→ **PAGE TEXT**:
//ollama-pythonbysynacktraa

ollama-python

Ollama Python library

Python

Ollama Python Library

The Ollama Python library provides the easiest way to integrate Python 3.8+ projects with Ollama.

Install

pip install ollama

Usage

import ollama
response = ollama.chat(model='llama3', messages=[
  {
    'role': 'user',
    'content': 'Why is the sky blue?',
  },
])
print(response['message']['content'])

Streaming responses

Response streaming can be enabled by setting stream=True, modifying function calls to return a Python generator where each part is an object in the stream.

import ollama

stream = ollama.chat(
    model='llama3',
    messages=[{'role': 'user', 'content': 'Why is the sky blue?'}],
    stream=True,
)

for chunk in stream:
  print(chunk['message']['content'], end='', flush=True)

→ **REQUEST 1**: List every keyword argument passed to ollama.chat in the code on the Ollama Python library page.
→ **REQUEST 2**: Return, word for word, the part of the Ollama Python library page between "Streaming responses" and "in the stream.", inclusive.

→ **INFORMATION GIVEN**:
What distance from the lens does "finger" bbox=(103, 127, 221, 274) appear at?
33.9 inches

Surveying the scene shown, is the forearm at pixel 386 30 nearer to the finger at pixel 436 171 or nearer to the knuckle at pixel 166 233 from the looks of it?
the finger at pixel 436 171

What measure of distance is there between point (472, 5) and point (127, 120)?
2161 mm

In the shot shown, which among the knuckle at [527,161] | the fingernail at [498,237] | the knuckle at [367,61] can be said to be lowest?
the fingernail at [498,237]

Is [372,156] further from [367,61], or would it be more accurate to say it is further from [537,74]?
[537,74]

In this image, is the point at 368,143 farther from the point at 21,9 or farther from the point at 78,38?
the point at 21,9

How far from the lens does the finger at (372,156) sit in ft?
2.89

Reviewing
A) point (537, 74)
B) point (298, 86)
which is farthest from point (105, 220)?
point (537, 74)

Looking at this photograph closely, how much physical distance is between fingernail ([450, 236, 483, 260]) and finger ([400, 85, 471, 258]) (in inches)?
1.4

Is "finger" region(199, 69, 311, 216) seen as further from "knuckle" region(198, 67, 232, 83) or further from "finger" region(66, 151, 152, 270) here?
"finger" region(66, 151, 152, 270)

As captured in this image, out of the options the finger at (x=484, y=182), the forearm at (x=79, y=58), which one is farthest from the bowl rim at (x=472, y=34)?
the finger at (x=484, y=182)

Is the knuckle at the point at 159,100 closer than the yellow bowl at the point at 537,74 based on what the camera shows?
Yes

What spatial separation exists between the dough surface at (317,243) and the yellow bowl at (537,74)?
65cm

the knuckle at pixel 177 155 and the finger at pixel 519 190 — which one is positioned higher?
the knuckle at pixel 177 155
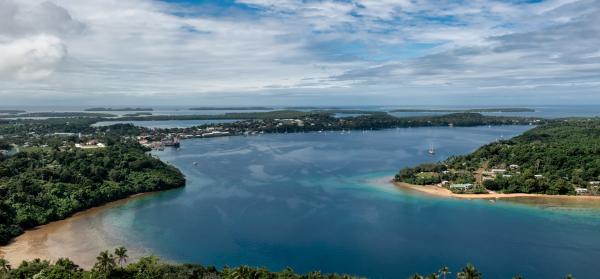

→ **FULL RESPONSE 1**: model, messages, stream

→ **FULL RESPONSE 2**:
Streaming responses

Response streaming can be enabled by setting stream=True, modifying function calls to return a Python generator where each part is an object in the stream.